-------- Records to process
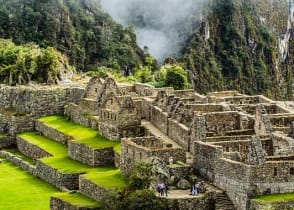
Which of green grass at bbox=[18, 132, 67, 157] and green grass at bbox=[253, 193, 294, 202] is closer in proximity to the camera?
green grass at bbox=[253, 193, 294, 202]

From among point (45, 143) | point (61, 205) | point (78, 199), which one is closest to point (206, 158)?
point (78, 199)

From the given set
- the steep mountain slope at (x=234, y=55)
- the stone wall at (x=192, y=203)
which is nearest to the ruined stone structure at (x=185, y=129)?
the stone wall at (x=192, y=203)

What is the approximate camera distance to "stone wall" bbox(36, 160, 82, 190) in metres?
52.0

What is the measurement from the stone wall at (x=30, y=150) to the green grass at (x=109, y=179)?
26.2 ft

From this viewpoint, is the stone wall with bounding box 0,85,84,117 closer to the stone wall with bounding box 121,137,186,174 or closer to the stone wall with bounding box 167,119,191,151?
the stone wall with bounding box 167,119,191,151

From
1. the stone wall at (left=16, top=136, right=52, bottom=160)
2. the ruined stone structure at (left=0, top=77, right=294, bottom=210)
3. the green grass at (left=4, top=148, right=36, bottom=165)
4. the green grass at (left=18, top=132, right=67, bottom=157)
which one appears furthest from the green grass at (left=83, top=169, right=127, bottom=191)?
the green grass at (left=4, top=148, right=36, bottom=165)

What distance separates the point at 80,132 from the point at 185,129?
30.1 ft

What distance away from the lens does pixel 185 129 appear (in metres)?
50.3

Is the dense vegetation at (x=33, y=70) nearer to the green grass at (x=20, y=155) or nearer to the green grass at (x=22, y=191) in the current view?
the green grass at (x=20, y=155)

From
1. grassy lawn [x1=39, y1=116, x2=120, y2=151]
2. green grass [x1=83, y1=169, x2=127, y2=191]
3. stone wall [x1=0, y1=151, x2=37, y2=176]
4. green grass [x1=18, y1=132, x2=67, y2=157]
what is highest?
grassy lawn [x1=39, y1=116, x2=120, y2=151]

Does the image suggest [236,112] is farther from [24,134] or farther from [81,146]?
[24,134]

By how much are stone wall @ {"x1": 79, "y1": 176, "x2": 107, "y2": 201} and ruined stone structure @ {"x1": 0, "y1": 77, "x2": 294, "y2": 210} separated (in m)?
0.14

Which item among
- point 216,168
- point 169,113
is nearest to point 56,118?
point 169,113

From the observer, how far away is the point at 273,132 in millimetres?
47688
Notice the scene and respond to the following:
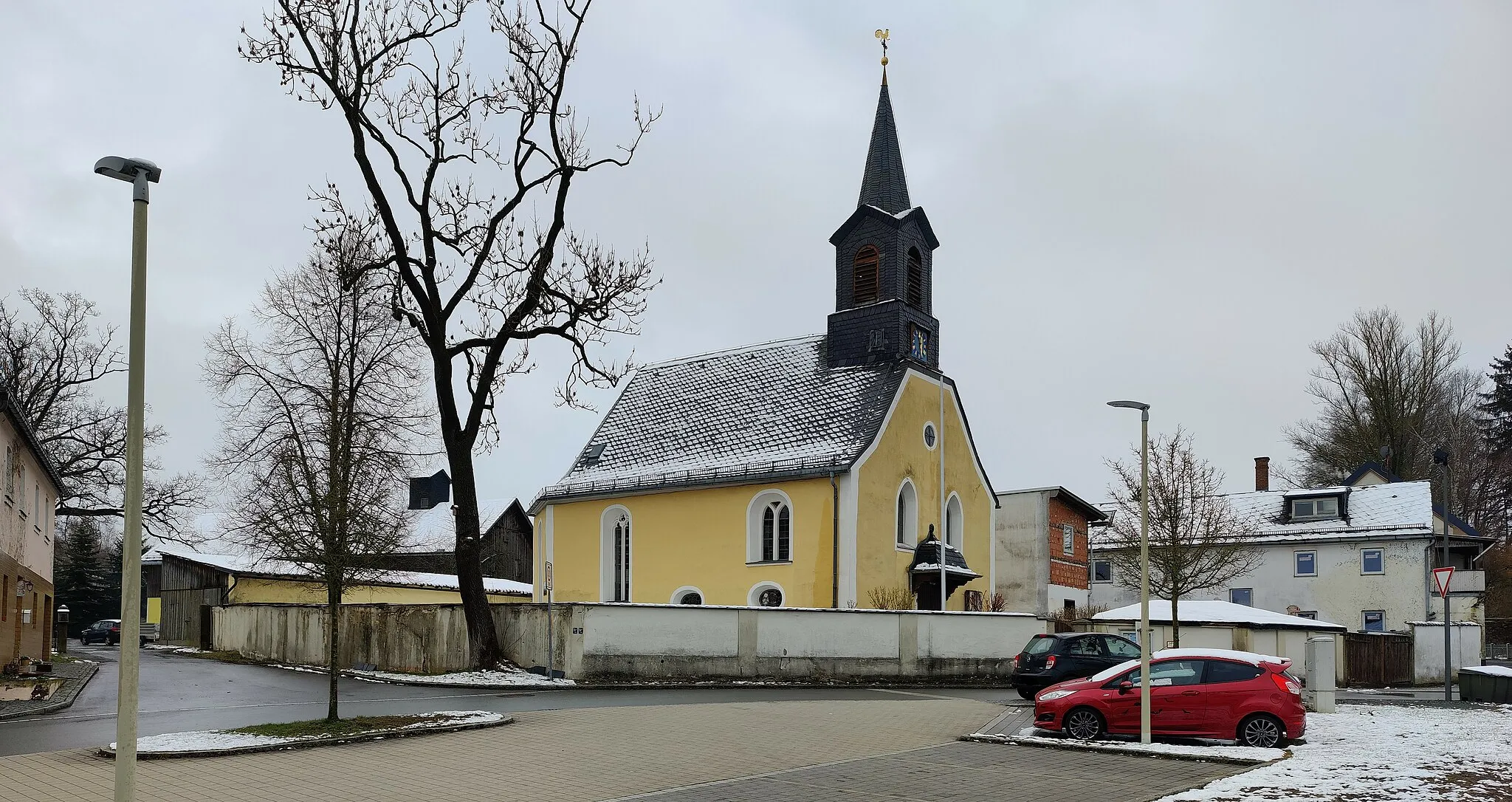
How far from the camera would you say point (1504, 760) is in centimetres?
1496

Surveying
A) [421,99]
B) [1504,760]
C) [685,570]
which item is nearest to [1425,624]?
[685,570]

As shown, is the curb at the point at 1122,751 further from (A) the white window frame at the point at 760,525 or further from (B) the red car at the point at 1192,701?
(A) the white window frame at the point at 760,525

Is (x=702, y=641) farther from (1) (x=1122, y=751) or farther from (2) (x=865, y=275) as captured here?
(2) (x=865, y=275)

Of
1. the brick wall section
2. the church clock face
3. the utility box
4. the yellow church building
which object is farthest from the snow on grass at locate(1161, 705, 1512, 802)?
the brick wall section

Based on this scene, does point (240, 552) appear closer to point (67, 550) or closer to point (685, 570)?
point (685, 570)

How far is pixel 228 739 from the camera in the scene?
15141 mm

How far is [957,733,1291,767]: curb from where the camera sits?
48.4 ft

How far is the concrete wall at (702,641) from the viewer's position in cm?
2639

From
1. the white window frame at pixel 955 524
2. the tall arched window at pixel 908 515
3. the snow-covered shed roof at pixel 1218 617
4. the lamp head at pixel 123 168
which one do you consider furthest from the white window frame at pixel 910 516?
the lamp head at pixel 123 168

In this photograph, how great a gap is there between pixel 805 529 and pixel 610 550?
7867mm

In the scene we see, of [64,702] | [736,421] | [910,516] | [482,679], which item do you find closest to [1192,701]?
[482,679]

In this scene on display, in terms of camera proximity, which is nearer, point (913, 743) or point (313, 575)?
point (913, 743)

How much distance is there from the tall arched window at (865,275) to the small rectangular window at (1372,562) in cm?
2532

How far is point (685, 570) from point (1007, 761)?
2449 cm
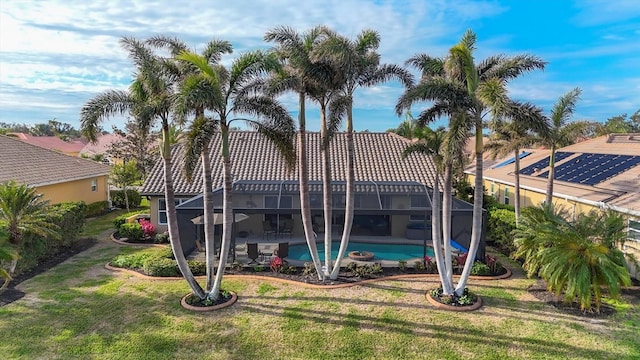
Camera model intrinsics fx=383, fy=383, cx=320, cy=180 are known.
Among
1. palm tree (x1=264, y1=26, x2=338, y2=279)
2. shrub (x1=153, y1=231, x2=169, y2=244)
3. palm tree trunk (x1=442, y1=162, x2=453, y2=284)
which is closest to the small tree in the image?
shrub (x1=153, y1=231, x2=169, y2=244)

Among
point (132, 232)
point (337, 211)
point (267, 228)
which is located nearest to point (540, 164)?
point (337, 211)

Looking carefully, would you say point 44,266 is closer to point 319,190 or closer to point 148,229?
point 148,229

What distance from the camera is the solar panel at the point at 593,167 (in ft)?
57.5

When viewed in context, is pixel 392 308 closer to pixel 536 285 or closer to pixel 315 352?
pixel 315 352

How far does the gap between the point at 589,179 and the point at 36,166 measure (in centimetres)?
3045

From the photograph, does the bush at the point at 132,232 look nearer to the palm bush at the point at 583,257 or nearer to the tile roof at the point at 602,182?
the palm bush at the point at 583,257

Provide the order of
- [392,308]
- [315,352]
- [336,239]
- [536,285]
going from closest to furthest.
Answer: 1. [315,352]
2. [392,308]
3. [536,285]
4. [336,239]

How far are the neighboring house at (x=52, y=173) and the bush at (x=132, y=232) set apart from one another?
13.8ft

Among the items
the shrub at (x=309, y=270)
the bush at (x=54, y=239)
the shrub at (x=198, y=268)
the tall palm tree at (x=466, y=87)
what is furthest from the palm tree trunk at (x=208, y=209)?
the bush at (x=54, y=239)

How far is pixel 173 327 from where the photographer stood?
34.3 ft

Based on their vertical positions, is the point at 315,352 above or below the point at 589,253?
below

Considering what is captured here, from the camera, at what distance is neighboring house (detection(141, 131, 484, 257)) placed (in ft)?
56.2

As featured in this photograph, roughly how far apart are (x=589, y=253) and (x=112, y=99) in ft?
46.8

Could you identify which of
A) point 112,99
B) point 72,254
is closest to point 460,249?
point 112,99
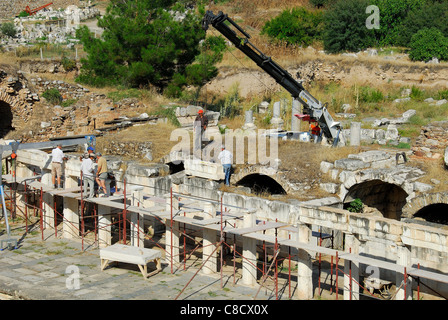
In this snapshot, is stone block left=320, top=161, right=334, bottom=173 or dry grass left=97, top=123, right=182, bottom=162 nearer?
stone block left=320, top=161, right=334, bottom=173

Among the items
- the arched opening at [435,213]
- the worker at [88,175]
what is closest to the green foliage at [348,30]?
the arched opening at [435,213]

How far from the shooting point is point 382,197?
17.1 m

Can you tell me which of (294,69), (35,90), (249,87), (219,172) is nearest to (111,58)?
(35,90)

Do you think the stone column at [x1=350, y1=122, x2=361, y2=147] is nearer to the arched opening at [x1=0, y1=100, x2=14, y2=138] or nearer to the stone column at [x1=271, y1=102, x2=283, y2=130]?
the stone column at [x1=271, y1=102, x2=283, y2=130]

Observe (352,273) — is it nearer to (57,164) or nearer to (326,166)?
(326,166)

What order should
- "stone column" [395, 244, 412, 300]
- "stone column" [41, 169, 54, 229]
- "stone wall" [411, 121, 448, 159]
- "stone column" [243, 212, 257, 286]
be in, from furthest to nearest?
1. "stone wall" [411, 121, 448, 159]
2. "stone column" [41, 169, 54, 229]
3. "stone column" [243, 212, 257, 286]
4. "stone column" [395, 244, 412, 300]

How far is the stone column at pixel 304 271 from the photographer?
483 inches

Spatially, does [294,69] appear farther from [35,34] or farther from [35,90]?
[35,34]

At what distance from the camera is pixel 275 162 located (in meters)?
17.2

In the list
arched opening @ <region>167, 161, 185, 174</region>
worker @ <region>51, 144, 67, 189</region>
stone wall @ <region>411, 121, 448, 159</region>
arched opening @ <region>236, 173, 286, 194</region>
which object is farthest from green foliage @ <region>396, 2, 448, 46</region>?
worker @ <region>51, 144, 67, 189</region>

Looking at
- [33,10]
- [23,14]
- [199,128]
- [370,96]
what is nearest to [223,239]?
[199,128]

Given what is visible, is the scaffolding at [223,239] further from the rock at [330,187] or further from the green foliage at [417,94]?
the green foliage at [417,94]

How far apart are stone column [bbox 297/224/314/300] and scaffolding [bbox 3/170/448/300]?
0.17 m

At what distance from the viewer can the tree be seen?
83.9ft
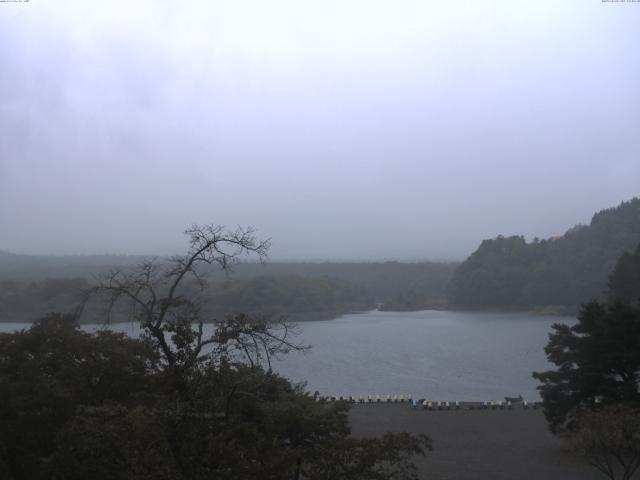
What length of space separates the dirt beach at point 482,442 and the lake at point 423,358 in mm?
2378

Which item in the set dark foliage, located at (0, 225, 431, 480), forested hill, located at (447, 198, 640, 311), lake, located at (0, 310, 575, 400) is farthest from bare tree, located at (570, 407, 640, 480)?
forested hill, located at (447, 198, 640, 311)

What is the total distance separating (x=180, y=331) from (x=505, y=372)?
19453 mm

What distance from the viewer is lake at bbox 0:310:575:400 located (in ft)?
63.5

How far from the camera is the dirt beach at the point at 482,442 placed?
9445mm

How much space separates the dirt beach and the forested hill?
1273 inches

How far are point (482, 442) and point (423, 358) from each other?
46.1 ft

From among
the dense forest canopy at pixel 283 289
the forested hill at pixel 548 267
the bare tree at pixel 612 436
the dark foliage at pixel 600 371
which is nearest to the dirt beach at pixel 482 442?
the dark foliage at pixel 600 371

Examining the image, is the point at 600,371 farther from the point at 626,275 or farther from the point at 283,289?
the point at 283,289

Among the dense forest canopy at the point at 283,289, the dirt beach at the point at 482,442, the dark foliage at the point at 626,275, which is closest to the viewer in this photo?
the dirt beach at the point at 482,442

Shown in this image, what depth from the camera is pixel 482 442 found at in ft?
37.9

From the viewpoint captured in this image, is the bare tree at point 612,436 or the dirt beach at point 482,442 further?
the dirt beach at point 482,442

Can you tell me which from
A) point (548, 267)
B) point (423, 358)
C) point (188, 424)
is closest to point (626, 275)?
point (423, 358)

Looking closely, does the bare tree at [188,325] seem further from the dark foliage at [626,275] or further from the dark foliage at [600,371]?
the dark foliage at [626,275]

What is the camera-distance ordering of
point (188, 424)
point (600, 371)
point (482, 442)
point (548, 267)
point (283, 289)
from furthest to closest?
point (548, 267)
point (283, 289)
point (482, 442)
point (600, 371)
point (188, 424)
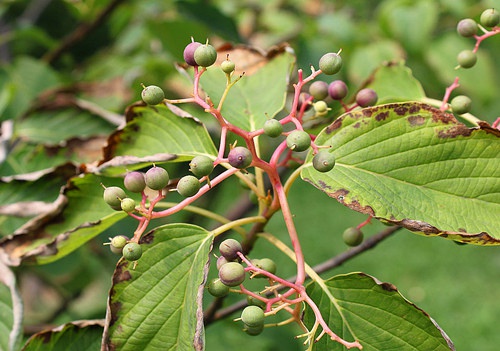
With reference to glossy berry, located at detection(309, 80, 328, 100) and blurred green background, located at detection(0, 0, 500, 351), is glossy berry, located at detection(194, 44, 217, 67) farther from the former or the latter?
blurred green background, located at detection(0, 0, 500, 351)

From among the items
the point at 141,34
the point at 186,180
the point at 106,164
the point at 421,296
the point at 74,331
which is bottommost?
the point at 421,296

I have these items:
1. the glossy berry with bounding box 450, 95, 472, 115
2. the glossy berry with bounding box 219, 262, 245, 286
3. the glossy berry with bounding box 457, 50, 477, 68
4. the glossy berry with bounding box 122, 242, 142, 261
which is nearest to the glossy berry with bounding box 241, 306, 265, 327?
the glossy berry with bounding box 219, 262, 245, 286

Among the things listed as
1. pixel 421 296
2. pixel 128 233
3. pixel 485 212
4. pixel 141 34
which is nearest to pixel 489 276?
pixel 421 296

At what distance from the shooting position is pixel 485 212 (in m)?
0.74

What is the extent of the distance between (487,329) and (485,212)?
3206mm

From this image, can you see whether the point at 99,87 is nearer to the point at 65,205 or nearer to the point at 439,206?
the point at 65,205

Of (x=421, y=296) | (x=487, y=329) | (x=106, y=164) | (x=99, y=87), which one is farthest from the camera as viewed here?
(x=421, y=296)

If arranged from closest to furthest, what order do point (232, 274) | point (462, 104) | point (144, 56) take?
point (232, 274), point (462, 104), point (144, 56)

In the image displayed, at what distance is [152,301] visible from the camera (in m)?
0.76

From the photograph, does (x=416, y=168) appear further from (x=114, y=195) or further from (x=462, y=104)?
(x=114, y=195)

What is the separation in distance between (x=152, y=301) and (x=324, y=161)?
0.92ft

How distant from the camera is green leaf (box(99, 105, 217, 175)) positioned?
0.90 metres

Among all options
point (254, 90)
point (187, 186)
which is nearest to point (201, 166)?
----------------
Directive –
Every line from the one containing "At what distance from the shooting" through the last line of the entries must be written out verbatim, and no other line.

Answer to this task –
At what distance from the shooting position is pixel 485 212 (in m)?
0.74

What is the extent of the distance between (487,329) and (485,212)?
3206mm

From this image, can you see whether the point at 99,87 is nearer to the point at 65,205 or nearer to the point at 439,206?
the point at 65,205

Of (x=421, y=296) | (x=487, y=329) | (x=106, y=164) | (x=99, y=87), which one is farthest from the camera as viewed here?
(x=421, y=296)

If arranged from closest to furthest, what order do point (232, 274) | point (462, 104) | point (144, 56) take?
point (232, 274), point (462, 104), point (144, 56)

In the image displayed, at what distance is [152,301] visible from the camera (in m)?
0.76

From the photograph, does (x=416, y=168) appear further from (x=114, y=195) or further from (x=462, y=104)?
(x=114, y=195)

What is the separation in distance between (x=152, y=301) and (x=324, y=161)?
0.92ft

How distant from the camera is green leaf (box(99, 105, 217, 175)) positioned?
0.90 metres

Among all options
point (254, 90)
point (187, 186)
which is nearest to point (201, 166)?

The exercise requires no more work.